# EXTRACTED DATA

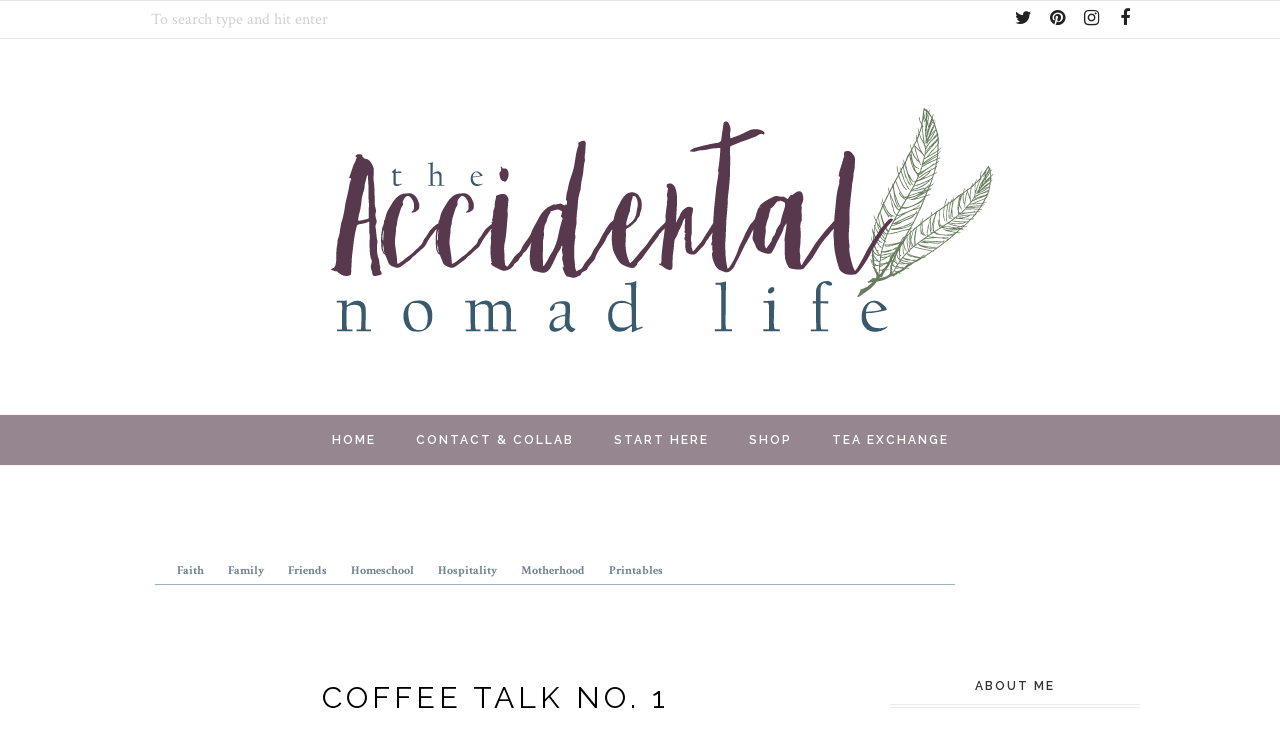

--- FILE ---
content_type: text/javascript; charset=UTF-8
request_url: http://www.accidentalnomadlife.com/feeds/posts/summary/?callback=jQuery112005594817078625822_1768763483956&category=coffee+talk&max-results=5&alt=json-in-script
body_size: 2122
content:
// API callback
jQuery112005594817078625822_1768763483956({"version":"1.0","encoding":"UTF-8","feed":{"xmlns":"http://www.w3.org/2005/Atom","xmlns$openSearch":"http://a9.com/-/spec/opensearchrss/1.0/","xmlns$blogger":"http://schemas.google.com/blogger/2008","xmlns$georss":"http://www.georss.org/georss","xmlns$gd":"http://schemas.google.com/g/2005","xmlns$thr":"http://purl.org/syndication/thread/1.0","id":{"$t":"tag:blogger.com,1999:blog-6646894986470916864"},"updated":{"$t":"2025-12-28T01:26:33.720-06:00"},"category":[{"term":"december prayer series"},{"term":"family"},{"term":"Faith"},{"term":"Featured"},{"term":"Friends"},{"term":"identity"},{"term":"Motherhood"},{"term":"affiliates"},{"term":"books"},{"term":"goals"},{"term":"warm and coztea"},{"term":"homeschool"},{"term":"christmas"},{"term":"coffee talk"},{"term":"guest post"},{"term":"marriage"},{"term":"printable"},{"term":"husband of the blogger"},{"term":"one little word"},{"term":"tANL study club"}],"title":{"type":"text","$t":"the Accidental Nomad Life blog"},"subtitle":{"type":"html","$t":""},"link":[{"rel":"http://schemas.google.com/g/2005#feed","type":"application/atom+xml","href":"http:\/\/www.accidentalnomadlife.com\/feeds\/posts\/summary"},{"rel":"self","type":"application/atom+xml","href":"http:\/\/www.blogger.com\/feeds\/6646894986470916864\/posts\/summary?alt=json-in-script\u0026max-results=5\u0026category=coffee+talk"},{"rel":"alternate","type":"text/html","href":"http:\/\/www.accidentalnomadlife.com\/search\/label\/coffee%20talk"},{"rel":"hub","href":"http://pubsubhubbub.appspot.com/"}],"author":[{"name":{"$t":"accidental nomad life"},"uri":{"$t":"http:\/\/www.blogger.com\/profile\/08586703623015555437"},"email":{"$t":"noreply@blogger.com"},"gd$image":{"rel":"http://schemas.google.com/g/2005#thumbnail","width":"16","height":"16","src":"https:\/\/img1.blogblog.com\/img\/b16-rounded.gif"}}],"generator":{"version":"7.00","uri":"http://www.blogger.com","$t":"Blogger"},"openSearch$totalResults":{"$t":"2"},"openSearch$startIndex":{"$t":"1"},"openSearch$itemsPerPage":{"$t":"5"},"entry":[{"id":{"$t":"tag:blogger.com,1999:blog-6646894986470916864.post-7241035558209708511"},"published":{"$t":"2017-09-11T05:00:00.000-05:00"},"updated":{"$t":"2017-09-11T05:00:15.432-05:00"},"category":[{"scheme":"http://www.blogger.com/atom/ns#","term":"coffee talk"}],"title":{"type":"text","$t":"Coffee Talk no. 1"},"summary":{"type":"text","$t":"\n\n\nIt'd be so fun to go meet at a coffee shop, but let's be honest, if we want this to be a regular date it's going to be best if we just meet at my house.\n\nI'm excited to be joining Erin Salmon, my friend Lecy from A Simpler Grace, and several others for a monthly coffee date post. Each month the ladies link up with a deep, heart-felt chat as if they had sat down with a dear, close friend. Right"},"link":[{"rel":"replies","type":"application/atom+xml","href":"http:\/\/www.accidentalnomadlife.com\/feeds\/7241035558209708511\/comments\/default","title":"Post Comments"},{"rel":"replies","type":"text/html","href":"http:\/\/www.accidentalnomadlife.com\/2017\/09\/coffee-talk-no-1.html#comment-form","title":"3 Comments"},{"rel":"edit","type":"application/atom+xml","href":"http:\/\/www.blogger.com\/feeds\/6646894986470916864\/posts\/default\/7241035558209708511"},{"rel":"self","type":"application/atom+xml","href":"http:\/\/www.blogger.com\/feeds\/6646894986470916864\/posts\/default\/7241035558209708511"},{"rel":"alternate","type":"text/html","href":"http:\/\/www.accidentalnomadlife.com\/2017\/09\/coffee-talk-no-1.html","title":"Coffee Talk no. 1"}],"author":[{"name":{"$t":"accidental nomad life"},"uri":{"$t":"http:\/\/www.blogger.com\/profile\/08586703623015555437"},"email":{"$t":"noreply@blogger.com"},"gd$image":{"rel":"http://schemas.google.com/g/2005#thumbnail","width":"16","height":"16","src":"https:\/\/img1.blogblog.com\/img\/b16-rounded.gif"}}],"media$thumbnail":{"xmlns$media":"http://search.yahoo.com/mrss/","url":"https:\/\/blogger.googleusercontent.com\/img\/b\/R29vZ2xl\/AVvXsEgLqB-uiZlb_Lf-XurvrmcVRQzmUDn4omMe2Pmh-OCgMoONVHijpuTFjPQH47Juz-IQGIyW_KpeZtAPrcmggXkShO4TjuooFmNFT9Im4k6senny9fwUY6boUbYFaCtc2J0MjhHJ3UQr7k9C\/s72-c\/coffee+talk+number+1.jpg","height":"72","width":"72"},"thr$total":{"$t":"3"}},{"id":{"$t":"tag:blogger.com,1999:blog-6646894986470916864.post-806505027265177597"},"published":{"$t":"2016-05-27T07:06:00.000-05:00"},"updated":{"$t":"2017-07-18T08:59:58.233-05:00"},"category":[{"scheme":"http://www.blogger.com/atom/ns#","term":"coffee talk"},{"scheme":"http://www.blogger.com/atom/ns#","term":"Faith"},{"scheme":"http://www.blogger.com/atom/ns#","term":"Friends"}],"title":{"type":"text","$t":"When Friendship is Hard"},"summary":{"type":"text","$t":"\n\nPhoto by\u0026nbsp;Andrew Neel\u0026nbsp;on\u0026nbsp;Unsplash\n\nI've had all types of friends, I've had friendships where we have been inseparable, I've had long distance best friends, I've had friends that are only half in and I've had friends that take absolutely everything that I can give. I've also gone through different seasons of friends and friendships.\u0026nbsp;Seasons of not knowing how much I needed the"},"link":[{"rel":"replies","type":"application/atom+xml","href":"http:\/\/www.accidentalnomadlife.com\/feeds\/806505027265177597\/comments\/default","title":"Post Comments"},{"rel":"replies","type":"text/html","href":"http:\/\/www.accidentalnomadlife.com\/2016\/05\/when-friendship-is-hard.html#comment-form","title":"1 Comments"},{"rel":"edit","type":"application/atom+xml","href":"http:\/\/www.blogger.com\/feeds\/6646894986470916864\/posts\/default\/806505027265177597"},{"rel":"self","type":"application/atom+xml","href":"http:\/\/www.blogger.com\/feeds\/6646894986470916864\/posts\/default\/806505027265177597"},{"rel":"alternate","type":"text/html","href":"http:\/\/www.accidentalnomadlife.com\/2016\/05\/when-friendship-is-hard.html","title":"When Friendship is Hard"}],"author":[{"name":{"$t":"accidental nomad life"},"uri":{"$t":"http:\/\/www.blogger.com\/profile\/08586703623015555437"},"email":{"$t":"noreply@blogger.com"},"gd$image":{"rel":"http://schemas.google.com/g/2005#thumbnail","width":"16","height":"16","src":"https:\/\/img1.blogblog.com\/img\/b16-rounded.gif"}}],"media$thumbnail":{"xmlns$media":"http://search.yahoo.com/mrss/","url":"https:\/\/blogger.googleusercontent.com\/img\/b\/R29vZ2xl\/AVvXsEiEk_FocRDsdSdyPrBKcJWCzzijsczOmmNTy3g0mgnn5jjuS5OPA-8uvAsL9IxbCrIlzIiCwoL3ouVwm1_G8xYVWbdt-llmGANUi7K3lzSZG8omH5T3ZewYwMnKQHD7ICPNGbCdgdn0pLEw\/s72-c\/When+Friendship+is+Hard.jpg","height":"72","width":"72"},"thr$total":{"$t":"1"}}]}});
...
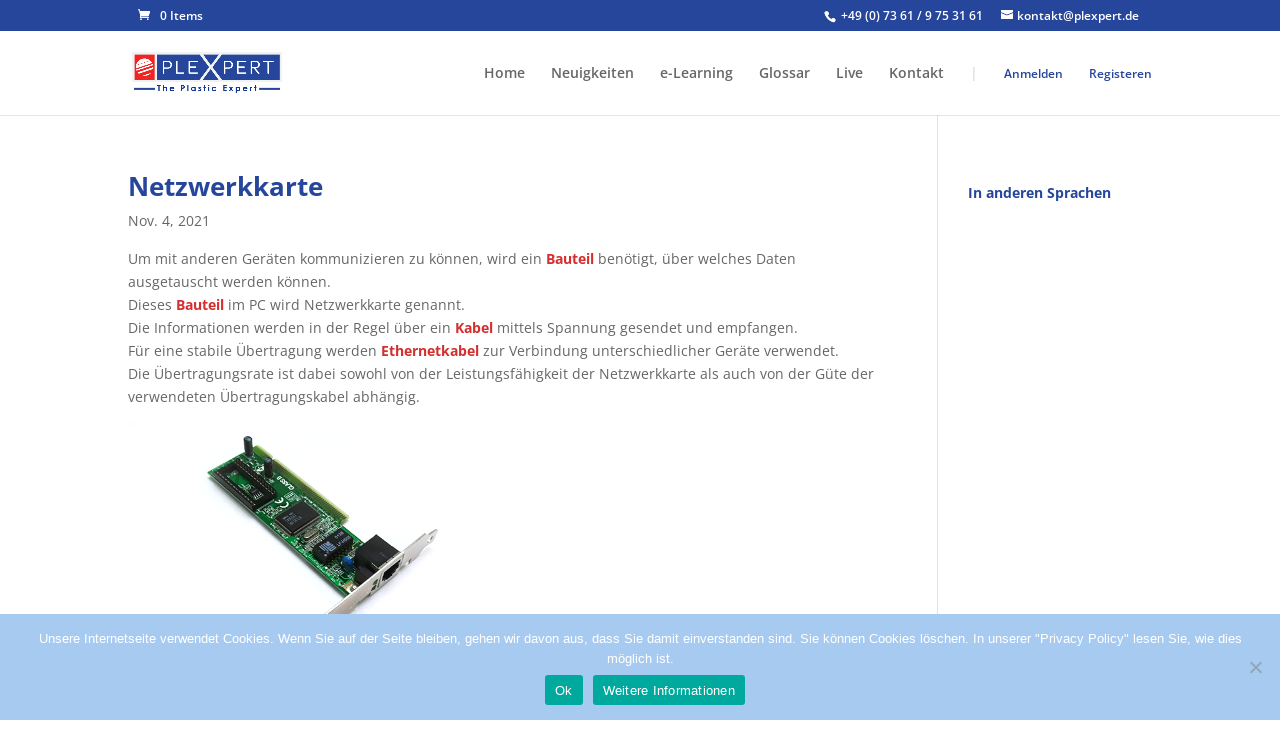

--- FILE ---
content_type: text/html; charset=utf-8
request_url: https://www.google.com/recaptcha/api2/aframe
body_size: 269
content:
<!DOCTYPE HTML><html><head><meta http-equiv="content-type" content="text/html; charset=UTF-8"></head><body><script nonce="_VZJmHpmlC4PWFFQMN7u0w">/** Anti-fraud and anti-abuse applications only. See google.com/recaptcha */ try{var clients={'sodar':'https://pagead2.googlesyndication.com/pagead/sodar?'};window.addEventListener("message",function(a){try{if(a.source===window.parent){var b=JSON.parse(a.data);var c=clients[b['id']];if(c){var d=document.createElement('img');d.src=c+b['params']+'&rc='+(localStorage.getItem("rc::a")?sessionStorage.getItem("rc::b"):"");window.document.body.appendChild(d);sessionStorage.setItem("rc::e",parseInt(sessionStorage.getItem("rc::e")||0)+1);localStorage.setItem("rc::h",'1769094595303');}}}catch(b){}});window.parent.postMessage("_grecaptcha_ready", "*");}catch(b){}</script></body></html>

# TASK GOAL
Where a line of the material above holds the string "callback", copy that line.

# ANSWER SPACE
request_url: http://www.accidentalnomadlife.com/feeds/posts/summary/?callback=jQuery112005594817078625822_1768763483956&category=coffee+talk&max-results=5&alt=json-in-script
// API callback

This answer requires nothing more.